Blog · AI, Building, Process

Catching the 7,000-character write

When your local model's tool call drops a required parameter and a long file almost gets thrown away.

Jarvis v2 TUI mid-session. Left panel shows the chat with user and assistant messages. Middle panel is the Activity log with tool calls and model reasoning scrolling past. Right panel shows actual code being written by the big brain.
Jarvis v2 in the middle of a real session. The big brain is writing code on the right, one turn feeding the next. The moment a tool call drops a required parameter, this whole flow stalls.

The symptom

The model writes the file. The tool rejects it.

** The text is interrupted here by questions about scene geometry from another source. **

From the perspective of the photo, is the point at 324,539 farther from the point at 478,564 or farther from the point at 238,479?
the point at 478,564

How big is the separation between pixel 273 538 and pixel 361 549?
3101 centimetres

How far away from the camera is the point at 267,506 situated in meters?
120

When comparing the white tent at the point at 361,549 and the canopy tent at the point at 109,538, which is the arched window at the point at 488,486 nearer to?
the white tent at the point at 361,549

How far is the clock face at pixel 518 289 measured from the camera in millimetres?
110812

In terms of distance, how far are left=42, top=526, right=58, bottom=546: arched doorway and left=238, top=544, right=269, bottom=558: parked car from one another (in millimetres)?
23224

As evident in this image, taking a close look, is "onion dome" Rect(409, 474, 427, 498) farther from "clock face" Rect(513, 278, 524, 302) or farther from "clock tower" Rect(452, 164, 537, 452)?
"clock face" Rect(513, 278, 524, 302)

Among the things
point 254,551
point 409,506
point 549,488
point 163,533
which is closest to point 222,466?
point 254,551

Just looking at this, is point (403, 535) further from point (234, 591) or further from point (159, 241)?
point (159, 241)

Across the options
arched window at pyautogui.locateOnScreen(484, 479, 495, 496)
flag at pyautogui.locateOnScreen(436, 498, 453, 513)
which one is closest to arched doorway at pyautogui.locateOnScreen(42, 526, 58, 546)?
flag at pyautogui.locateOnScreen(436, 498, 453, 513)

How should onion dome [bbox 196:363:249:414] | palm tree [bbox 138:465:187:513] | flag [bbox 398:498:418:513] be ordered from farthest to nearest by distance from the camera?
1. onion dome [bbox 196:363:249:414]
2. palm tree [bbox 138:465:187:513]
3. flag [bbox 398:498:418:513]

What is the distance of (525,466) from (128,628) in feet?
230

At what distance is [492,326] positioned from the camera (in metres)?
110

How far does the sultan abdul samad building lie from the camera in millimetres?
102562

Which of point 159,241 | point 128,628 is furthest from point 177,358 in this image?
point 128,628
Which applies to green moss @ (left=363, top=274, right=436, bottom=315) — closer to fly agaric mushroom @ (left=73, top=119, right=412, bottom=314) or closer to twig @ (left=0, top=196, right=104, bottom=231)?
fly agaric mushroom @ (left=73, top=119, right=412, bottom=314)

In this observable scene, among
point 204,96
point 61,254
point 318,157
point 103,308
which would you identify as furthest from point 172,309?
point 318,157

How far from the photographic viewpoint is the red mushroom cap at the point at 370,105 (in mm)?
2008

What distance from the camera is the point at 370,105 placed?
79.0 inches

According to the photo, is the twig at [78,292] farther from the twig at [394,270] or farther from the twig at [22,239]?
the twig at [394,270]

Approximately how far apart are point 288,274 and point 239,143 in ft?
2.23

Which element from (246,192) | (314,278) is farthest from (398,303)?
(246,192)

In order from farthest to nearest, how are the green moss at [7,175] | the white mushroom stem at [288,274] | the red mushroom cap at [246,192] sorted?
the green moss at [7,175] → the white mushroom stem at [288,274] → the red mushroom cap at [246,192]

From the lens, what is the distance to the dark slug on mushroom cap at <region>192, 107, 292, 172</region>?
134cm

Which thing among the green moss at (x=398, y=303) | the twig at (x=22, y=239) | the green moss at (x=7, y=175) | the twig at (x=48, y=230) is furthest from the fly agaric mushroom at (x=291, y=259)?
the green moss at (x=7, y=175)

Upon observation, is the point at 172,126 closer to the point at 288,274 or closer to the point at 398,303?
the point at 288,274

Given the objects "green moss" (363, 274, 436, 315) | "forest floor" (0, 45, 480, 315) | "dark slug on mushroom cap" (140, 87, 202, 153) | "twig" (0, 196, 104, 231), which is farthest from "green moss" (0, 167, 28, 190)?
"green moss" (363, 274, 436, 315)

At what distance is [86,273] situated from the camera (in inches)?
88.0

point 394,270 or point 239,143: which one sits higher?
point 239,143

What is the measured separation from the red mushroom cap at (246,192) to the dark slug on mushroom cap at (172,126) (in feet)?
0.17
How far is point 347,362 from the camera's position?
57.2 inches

The big brain in Jarvis v2 just spent a turn generating 7,146 characters of CSS. It fired a write_file call at the executor. The tool came back with:

write_file rejected: path is required. Your last call had 7146 chars of content but no path field.

The model retried. Same 7,000-character payload. Same error.

Third retry. Same thing.

The content was perfect. The destination was missing.

Why it happens

Small models are JSON-fragile at long lengths.

A frontier model with hundreds of billions of parameters will hand you a well-formed tool call at any payload size. A 26B model running locally is doing the same job with a fraction of the machinery, and the edges show up under load.

The specific failure: the model's JSON output drops or truncates a field near a long string. The content field survives because it's the thing the model is focused on. The path field is short and sits at the edge, so when a stray character or an unbalanced quote knocks the serializer off course, the path comes out empty.

Pattern match from the Jarvis observer log across April 17 and 18: 16 failures with the same empty-path signature, all of them payloads between 5,677 and 8,281 characters. Not occasional. Systematic at scale.

It's one shape of a broader pattern the community's started calling context rot, which I'll come back to below.

The wrong fixes

You can't system-prompt your way out of a small model's JSON limits.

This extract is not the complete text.